As a choir progresses through a performance of a piece of music, they often tend to drift downwards so that the key they finish in is 1, 2, or more semitones below the key they started at. This "flatting" is not necessarily evenly spaced over the duration of the piece, and often the lion's share of the flatting will occur in a troublesome chord or key change. Identifying these instances enables us to home in more quickly on the problem areas.
At any point in the performance, the waveform will consist of zero to four voices. Because of the nature of the human voice resonators and articulators, each of the four waveforms will undergo spectrum shaping as word sounds are sung and diphthongs are formed, but the fundamental pitch should remain more or less constant.
I'm interested in comments as to how one might measure this pitch shift, presumably using some variant of the FFT.
I believe the problem can be reduced to one of accurately determining the fundamental frequency of each of the four voices.

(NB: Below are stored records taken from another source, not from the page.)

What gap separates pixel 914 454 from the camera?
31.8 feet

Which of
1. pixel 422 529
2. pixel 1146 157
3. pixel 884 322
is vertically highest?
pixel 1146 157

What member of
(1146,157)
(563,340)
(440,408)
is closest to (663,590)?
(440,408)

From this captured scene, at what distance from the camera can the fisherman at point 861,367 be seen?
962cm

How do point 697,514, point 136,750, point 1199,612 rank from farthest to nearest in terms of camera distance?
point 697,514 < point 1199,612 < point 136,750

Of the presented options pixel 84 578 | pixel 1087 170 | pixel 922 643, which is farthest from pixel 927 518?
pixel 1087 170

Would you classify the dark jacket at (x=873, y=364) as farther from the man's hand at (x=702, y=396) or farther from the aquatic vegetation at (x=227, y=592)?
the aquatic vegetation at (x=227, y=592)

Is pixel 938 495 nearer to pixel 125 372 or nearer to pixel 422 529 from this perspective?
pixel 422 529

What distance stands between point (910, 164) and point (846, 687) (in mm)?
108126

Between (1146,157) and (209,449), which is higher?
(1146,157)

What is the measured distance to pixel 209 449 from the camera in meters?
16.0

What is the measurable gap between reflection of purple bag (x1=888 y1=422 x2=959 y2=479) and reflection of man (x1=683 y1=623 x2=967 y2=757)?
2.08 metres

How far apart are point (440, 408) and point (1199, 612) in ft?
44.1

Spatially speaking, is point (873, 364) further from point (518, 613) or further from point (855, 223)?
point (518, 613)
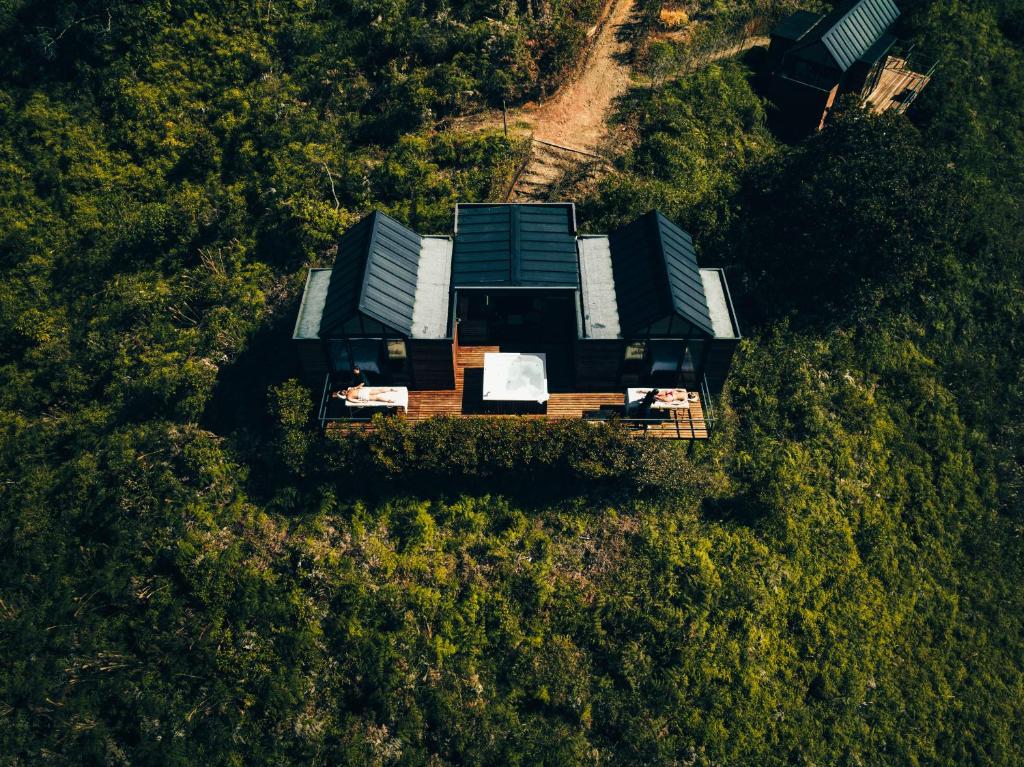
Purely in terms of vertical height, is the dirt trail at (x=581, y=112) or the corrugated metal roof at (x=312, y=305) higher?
the dirt trail at (x=581, y=112)

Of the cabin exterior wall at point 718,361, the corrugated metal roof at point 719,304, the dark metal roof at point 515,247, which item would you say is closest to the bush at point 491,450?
the cabin exterior wall at point 718,361

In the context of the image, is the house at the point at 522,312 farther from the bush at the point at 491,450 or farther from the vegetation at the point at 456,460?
the vegetation at the point at 456,460

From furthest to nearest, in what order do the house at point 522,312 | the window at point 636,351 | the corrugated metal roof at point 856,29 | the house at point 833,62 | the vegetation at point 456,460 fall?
the house at point 833,62, the corrugated metal roof at point 856,29, the window at point 636,351, the house at point 522,312, the vegetation at point 456,460

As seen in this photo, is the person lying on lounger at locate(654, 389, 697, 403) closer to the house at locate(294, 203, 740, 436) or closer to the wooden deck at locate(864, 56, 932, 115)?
the house at locate(294, 203, 740, 436)

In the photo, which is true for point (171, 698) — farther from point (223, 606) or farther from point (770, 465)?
point (770, 465)

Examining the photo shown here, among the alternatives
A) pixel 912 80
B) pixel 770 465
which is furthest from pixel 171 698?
pixel 912 80

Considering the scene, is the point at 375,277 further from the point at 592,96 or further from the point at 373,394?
the point at 592,96

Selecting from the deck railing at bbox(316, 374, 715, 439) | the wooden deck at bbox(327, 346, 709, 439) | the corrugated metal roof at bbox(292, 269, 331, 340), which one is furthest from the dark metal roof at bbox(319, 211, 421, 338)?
the wooden deck at bbox(327, 346, 709, 439)
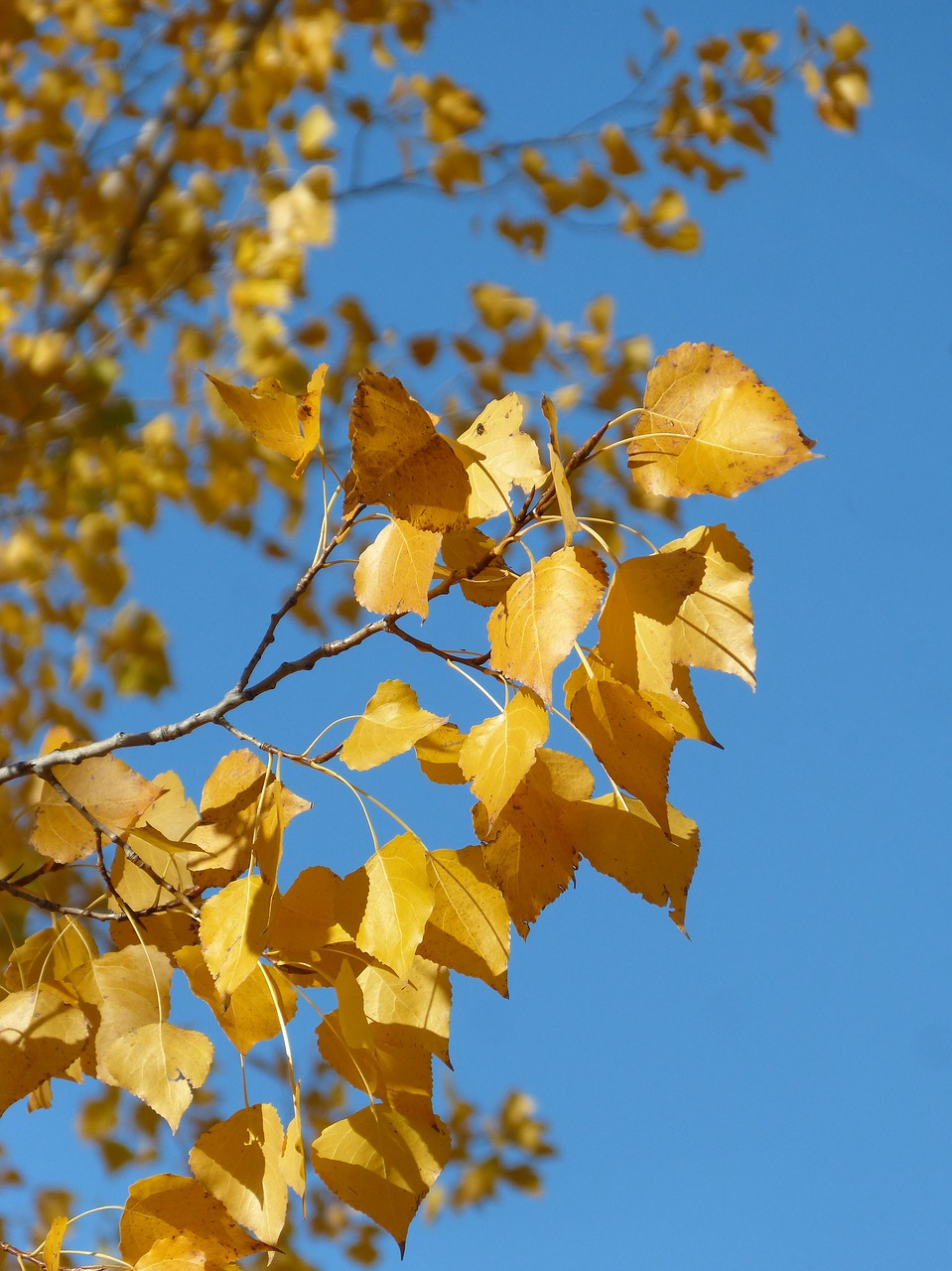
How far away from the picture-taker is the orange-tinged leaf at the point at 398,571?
451 mm

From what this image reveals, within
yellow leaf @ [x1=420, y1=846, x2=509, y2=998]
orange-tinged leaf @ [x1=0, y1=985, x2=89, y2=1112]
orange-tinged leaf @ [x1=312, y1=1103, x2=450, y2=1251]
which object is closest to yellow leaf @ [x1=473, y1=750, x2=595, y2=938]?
yellow leaf @ [x1=420, y1=846, x2=509, y2=998]

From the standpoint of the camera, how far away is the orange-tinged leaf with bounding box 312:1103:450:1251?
18.9 inches

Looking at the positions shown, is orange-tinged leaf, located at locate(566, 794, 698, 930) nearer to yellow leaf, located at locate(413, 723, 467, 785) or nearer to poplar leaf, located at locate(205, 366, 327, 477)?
yellow leaf, located at locate(413, 723, 467, 785)

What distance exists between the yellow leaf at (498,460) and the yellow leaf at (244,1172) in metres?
0.32

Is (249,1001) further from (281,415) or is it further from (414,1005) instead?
(281,415)

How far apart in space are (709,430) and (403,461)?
129mm

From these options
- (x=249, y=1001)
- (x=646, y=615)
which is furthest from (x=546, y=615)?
(x=249, y=1001)

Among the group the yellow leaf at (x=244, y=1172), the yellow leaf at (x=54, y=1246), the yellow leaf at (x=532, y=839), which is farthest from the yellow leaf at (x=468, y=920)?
the yellow leaf at (x=54, y=1246)

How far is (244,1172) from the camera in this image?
0.49 m

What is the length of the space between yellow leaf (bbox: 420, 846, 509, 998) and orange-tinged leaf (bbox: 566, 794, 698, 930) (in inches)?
2.0

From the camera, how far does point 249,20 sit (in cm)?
195

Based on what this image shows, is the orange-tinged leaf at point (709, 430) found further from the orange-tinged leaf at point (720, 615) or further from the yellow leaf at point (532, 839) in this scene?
the yellow leaf at point (532, 839)

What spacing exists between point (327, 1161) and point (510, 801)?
0.63 ft

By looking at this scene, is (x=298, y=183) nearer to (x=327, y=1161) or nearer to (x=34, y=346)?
(x=34, y=346)
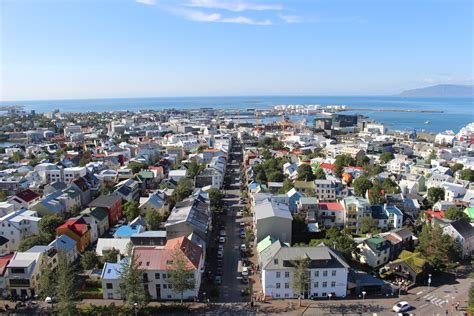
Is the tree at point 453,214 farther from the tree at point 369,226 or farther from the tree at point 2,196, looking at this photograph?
the tree at point 2,196

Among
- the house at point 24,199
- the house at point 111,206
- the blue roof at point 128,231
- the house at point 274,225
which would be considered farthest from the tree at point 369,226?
the house at point 24,199

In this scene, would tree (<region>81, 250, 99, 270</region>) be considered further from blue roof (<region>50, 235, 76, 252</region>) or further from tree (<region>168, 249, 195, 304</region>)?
tree (<region>168, 249, 195, 304</region>)

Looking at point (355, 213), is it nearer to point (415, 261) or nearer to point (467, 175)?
point (415, 261)

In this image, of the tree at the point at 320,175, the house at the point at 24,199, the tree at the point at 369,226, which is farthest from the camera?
the tree at the point at 320,175

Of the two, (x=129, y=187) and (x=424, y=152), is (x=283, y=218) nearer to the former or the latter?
(x=129, y=187)

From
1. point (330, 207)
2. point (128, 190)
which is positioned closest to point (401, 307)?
point (330, 207)

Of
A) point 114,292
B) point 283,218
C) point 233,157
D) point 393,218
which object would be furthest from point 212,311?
point 233,157
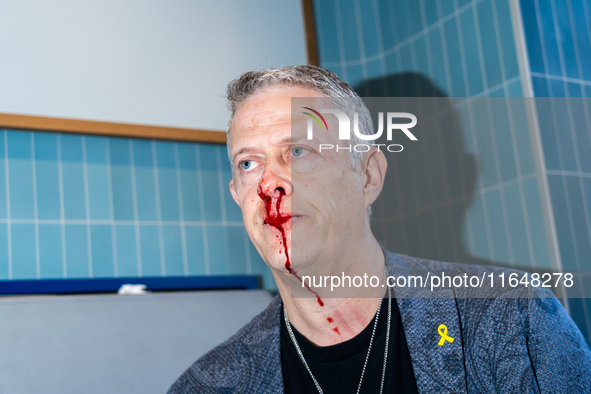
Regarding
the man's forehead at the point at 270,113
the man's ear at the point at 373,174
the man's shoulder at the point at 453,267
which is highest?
the man's forehead at the point at 270,113

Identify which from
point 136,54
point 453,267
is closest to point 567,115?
point 453,267

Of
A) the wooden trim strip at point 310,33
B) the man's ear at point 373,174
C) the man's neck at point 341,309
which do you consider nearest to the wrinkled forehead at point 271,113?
the man's ear at point 373,174

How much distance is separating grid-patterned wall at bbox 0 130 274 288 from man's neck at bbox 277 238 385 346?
823 millimetres

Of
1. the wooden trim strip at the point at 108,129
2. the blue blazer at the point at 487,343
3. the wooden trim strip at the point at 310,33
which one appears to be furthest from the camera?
the wooden trim strip at the point at 310,33

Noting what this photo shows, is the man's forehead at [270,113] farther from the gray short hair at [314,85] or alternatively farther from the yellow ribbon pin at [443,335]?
the yellow ribbon pin at [443,335]

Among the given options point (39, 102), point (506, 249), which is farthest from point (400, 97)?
point (39, 102)

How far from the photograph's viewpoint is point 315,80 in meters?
1.08

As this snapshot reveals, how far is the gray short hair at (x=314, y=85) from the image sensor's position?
107 centimetres

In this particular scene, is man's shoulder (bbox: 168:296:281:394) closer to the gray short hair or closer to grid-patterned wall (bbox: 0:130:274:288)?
the gray short hair

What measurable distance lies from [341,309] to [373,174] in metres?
0.24

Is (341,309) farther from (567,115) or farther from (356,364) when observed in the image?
(567,115)

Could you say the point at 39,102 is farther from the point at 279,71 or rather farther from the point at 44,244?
the point at 279,71

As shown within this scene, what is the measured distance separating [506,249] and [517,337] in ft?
2.33

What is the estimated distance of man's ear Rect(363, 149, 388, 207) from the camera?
1094 mm
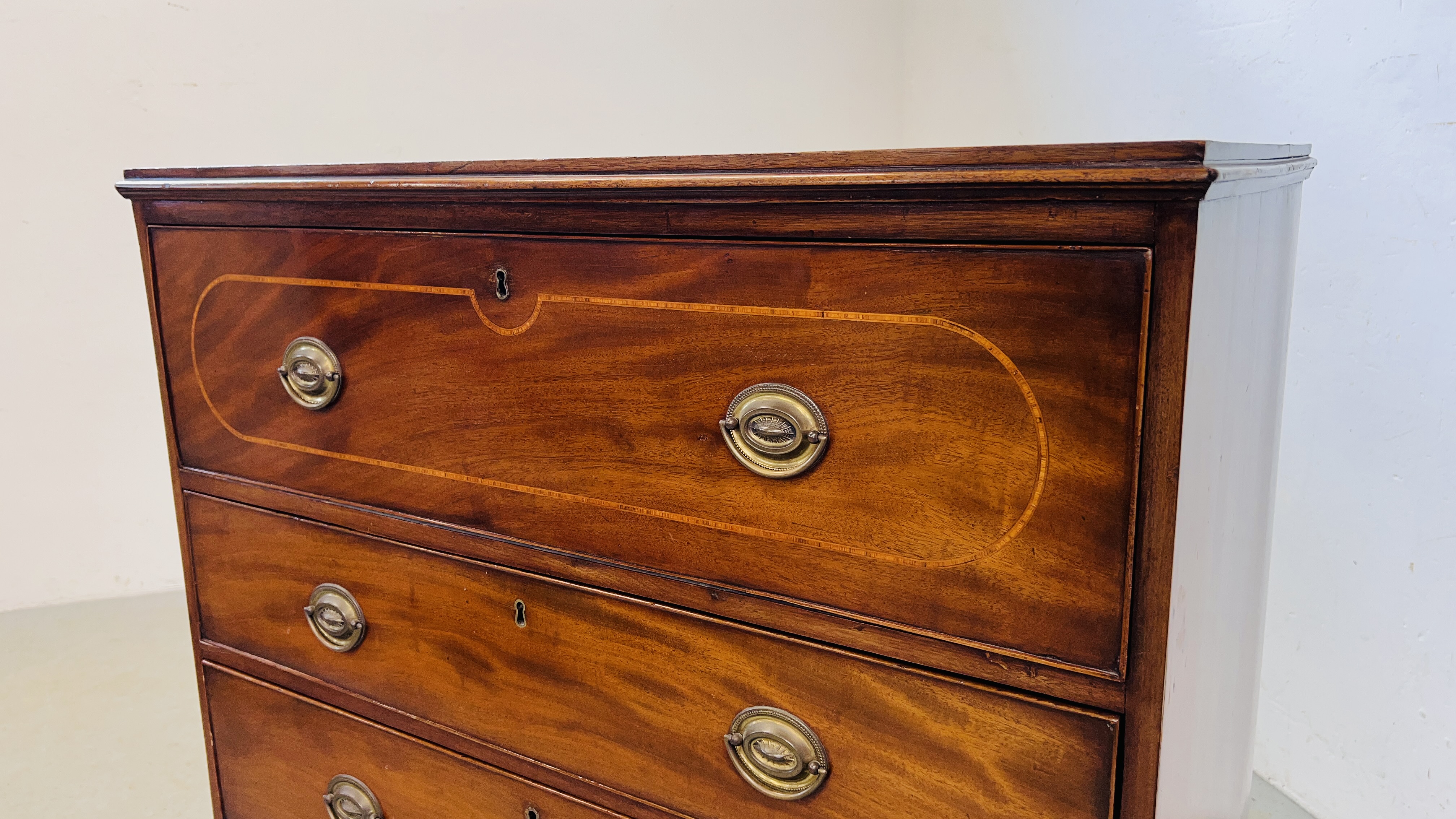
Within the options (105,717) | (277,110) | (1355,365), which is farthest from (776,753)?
(277,110)

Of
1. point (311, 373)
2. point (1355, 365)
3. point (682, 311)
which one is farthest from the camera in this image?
point (1355, 365)

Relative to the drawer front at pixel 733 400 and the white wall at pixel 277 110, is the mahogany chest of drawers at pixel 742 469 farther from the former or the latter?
the white wall at pixel 277 110

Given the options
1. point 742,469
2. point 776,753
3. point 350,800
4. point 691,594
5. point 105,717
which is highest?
point 742,469

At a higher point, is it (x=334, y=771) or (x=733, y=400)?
(x=733, y=400)

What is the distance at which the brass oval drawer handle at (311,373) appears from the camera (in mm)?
1120

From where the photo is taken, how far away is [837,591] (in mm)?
864

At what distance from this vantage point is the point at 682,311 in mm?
877

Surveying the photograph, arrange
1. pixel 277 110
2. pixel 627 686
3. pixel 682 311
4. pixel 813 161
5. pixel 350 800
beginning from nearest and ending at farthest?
pixel 813 161, pixel 682 311, pixel 627 686, pixel 350 800, pixel 277 110

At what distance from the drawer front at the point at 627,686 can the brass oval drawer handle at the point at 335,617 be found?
1 centimetres

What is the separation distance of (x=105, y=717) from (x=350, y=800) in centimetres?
112

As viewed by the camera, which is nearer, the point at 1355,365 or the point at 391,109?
the point at 1355,365

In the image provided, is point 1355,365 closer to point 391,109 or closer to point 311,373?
point 311,373

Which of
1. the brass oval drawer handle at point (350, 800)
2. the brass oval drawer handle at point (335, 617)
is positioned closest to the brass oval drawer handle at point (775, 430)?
the brass oval drawer handle at point (335, 617)

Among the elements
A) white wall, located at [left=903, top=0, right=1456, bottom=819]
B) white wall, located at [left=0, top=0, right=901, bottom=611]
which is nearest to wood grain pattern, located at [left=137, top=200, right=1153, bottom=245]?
white wall, located at [left=903, top=0, right=1456, bottom=819]
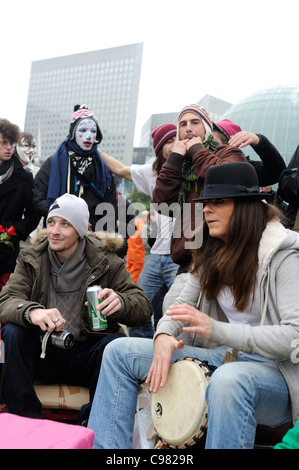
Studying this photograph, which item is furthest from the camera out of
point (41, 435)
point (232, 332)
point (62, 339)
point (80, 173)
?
point (80, 173)

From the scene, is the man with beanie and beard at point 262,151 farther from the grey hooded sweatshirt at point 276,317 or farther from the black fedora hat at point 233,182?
the grey hooded sweatshirt at point 276,317

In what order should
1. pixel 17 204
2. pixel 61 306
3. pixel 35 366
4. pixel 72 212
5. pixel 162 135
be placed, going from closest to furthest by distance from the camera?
pixel 35 366 < pixel 61 306 < pixel 72 212 < pixel 162 135 < pixel 17 204

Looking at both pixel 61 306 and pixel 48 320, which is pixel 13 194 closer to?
pixel 61 306

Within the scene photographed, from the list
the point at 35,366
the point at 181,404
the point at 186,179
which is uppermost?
the point at 186,179

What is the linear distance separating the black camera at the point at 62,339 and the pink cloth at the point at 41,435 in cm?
107

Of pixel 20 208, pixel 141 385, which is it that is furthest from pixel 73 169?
pixel 141 385

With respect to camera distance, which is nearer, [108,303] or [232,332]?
[232,332]

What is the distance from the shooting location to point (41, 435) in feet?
5.43

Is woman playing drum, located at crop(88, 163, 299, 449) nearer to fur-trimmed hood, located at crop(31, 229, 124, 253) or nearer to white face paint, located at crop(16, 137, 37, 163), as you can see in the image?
fur-trimmed hood, located at crop(31, 229, 124, 253)

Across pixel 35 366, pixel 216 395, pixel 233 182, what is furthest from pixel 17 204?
pixel 216 395

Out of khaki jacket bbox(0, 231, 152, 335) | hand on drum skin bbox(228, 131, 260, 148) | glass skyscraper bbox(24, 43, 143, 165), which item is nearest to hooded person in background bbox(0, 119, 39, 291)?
khaki jacket bbox(0, 231, 152, 335)

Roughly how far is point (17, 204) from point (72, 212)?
161cm

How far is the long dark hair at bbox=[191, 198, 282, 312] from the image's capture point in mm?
2318

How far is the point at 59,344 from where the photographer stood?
9.34ft
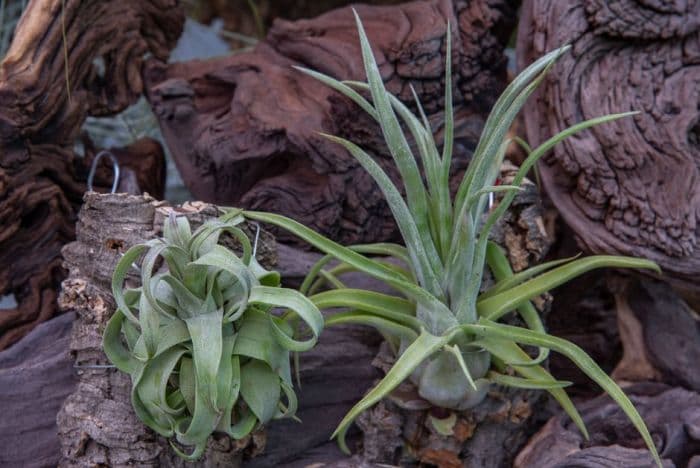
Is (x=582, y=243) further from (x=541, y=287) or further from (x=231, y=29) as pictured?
(x=231, y=29)

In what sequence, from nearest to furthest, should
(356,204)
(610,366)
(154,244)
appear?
(154,244) < (356,204) < (610,366)

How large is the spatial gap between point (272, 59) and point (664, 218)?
64 cm

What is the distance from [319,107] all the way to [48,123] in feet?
1.27

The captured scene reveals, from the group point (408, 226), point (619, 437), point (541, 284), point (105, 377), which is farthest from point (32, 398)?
point (619, 437)

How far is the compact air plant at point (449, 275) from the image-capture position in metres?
0.78

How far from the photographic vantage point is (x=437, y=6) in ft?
3.73

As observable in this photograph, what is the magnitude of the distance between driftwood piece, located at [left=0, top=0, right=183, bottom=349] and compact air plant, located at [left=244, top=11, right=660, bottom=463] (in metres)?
0.41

From those frequencies and knowing the key the song is being sung in, it should be possible to work out what the chord is, and therefore what the four fundamental frequencies should be, and hence how much the pitch has dropped. Given singers of some experience, each of the four voices will adapt to the new tonal center as the pitch drops, so the relative tuning between the parts will remain true - i.e. reasonably well-tuned chords will still be produced, just at progressively lower keys.